→ PROBLEM REQUIREMENTS
List every item that contains the word "with", and count only matches in the same upper and lower case.
== INFORMATION SHOWN
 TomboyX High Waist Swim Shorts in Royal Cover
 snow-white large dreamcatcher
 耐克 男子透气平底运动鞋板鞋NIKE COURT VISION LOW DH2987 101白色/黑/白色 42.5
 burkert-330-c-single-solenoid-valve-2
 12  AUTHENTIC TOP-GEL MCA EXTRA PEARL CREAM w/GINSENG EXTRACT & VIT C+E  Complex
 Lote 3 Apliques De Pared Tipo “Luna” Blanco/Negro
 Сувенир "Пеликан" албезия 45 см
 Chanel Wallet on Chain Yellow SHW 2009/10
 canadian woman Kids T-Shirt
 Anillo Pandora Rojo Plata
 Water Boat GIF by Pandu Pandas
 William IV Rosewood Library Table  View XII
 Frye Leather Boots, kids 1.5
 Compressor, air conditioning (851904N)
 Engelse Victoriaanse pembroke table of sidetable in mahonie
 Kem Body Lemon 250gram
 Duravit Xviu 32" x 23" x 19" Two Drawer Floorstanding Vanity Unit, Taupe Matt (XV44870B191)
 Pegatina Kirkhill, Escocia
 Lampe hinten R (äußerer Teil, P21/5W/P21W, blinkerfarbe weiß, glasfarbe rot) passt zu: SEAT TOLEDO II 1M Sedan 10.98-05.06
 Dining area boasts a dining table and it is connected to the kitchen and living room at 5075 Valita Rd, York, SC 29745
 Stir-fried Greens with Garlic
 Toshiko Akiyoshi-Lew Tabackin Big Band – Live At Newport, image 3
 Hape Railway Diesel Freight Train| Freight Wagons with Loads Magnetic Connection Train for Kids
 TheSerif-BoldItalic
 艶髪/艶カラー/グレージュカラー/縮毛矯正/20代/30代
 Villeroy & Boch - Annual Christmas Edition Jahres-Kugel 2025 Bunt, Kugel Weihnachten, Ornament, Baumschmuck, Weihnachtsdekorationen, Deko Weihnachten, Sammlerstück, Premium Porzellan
====
→ RESPONSE TO THE TASK
 Stir-fried Greens with Garlic
 Hape Railway Diesel Freight Train| Freight Wagons with Loads Magnetic Connection Train for Kids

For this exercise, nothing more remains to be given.